◆ Text segment
Recent "Ask an Expert" Submissions

Below are some recent questions submitted to our expert team.

What are the steps to moving to a more clinically-oriented supervision approach?

The Question:

"I am the director of a large, publically-funded inner city treatment program and have been required by the state to establish a consistent supervision program for our agency. Our staff includes ten full-time counseling positions with a broad range of professional experience and education, from entry-level addiction staff to licensed social workers and professional counselors. Until now, employees have received primarily administrative supervision with an emphasis on meeting job performance requirements. The agency needs to make the supervision more clinical in nature. What are the steps to moving to a consistent clinical supervision approach?"

The Response:

Moving from a focus on administrative supervision to an approach that simultaneously emphasizes the clinical aspects of service delivery is an enormously important step. Quality of care for clients and families depends on a clinically oriented supervisory process. However, to effectively implement such a transition there are a number of steps that must be taken by organizations:

  1. Talk with agency staff about the planned change: Agency leaders are first encouraged to meet with all staff (direct care, middle managers, administrators, etc.) to discuss with them the intent to broaden the supervisory focus in an effort to ensure quality of care. One strategy is to convene an all staff meeting where the agency’s management team conveys a clear message that the enhanced clinical focus is also intended to serve as a support to staff in their challenging jobs. The meeting can be an opportunity for staff to discuss their reactions and fears about the new agency direction. If managed well, this dialogue will enhance staff receptivity to the change process.
  2. Make treatment plans a central focus of supervisory sessions: Treatment plans are supposed to guide the delivery of care, but too often they are viewed as an administrative task that has little bearing on services provided. Ask your supervisors to follow this simple rule: when discussing a client with a supervisee the treatment plan should be a central focus. It should be in the room for both the supervisor and supervisee to review and discuss. This might seem awkward to staff at first, but the accuracy, relevance, and timeliness of treatment plans will gradually improve and the focus will shift during supervision to the clinical aspects of care.
  3. Ask your supervisors to observe what supervisees do: Supervisors’ knowledge about what supervisees do with clients comes almost exclusively from what supervisees tell them. Shaping what supervisees do requires first hand knowledge about how they practice. To gather this knowledge have your supervisors increasingly use two strategies:
    • Direct Observation: This is the most effective way to build staff practice skills and monitor performance. It can occur with the supervisor in the same room or in an adjacent room observing the delivery of care. Observing staff providing services in community settings can also be invaluable.

◆ Recorded information
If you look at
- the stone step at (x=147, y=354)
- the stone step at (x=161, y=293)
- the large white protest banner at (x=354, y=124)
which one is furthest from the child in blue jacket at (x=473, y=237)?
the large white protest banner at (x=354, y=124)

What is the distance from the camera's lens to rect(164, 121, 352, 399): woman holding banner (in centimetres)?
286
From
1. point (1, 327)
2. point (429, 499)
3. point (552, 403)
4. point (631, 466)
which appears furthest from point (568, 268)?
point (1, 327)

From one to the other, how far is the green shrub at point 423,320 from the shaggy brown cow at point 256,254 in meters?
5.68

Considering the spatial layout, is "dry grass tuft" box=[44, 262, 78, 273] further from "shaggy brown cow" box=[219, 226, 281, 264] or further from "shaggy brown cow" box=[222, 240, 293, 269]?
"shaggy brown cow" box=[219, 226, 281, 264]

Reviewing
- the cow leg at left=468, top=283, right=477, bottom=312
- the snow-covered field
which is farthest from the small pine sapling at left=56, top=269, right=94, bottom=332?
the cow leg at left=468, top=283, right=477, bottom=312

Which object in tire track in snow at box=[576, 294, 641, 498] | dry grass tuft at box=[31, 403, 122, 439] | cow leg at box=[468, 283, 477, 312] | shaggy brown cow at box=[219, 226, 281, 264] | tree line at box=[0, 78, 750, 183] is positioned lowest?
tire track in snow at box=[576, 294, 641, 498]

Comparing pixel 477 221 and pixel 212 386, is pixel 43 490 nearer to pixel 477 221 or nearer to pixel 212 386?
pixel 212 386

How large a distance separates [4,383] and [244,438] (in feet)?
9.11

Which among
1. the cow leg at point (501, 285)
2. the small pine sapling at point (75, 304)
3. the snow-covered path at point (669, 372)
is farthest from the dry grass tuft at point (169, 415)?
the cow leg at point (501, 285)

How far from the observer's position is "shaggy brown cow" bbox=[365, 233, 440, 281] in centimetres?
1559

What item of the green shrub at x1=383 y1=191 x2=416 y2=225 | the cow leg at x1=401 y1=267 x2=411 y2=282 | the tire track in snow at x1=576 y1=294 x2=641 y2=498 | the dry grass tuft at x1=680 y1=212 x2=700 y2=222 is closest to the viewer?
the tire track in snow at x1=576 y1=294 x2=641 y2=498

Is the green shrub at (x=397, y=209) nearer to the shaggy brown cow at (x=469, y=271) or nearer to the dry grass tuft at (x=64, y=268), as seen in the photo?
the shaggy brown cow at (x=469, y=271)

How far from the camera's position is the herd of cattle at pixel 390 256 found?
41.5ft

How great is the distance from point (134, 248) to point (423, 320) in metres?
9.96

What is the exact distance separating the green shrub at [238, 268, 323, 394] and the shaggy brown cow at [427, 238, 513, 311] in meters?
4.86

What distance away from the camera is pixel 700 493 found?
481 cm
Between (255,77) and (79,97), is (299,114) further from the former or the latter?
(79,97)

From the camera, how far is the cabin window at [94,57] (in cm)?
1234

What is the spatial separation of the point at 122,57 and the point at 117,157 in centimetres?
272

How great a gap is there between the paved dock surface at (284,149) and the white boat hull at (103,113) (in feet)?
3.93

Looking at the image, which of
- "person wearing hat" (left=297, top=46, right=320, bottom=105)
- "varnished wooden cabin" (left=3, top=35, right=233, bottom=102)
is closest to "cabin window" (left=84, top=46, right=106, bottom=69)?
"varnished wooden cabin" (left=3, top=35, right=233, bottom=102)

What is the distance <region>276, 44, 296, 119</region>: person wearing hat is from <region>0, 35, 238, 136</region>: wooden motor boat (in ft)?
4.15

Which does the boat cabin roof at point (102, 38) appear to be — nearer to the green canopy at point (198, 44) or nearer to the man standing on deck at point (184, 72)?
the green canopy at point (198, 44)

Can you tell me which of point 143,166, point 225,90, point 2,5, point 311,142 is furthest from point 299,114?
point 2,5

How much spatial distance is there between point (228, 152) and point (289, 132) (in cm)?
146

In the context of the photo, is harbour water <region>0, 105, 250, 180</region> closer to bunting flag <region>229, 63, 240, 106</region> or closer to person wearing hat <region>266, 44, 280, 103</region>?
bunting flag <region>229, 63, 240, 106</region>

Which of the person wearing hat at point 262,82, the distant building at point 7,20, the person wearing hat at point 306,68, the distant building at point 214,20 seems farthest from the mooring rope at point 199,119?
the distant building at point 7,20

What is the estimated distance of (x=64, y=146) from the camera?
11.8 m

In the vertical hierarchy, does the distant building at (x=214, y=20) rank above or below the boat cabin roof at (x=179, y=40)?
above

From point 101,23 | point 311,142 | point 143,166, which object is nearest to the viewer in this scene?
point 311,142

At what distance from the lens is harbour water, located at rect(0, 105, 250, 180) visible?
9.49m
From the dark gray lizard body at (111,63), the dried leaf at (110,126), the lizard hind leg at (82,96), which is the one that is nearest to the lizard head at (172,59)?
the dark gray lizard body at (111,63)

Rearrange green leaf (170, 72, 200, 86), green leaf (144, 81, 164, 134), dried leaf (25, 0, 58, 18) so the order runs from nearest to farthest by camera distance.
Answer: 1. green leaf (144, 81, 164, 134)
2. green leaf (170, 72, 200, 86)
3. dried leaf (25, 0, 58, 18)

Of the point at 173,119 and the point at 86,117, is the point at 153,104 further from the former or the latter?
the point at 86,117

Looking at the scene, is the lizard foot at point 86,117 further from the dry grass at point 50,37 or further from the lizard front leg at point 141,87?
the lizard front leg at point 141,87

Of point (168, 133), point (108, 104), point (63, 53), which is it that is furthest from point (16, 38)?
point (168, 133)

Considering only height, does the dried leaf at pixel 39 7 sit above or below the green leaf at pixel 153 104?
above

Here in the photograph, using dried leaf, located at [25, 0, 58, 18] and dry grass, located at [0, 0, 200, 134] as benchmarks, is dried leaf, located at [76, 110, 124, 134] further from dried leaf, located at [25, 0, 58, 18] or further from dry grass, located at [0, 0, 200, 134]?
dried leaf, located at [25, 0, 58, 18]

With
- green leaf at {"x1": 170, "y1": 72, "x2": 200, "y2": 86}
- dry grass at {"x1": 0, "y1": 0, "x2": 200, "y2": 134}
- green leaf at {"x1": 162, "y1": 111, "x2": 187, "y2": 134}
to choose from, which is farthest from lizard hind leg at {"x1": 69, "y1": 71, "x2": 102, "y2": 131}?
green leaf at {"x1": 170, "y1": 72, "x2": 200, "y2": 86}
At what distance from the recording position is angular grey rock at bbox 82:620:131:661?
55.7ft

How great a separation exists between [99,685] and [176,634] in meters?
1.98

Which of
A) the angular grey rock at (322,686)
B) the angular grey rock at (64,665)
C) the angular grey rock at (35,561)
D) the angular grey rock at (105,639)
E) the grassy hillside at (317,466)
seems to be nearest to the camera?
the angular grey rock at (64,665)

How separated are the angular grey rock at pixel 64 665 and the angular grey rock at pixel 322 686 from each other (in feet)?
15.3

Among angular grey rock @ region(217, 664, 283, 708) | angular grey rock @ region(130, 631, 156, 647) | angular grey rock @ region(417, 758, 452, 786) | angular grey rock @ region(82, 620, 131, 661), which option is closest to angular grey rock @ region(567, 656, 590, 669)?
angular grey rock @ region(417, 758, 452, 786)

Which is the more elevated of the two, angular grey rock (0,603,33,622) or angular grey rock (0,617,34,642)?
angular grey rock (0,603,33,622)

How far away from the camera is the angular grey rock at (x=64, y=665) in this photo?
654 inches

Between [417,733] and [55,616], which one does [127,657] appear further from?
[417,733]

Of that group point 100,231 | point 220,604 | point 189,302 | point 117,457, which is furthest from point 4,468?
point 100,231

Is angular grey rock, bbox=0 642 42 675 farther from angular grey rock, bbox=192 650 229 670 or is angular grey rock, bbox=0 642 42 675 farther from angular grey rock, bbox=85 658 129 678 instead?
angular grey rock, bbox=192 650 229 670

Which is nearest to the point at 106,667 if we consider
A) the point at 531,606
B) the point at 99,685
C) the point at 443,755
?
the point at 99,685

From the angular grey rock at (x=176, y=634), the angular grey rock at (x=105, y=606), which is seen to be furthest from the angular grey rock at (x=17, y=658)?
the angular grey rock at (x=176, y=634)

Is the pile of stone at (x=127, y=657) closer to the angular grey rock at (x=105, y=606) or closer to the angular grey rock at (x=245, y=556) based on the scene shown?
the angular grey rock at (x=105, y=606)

◆ What this task involves
Please output the part of the supervision text from "3. Ask your" up to and including "also be invaluable.", copied word for word.

◆ Answer space
3. Ask your supervisors to observe what supervisees do: Supervisors’ knowledge about what supervisees do with clients comes almost exclusively from what supervisees tell them. Shaping what supervisees do requires first hand knowledge about how they practice. To gather this knowledge have your supervisors increasingly use two strategies:
    • Direct Observation: This is the most effective way to build staff practice skills and monitor performance. It can occur with the supervisor in the same room or in an adjacent room observing the delivery of care. Observing staff providing services in community settings can also be invaluable.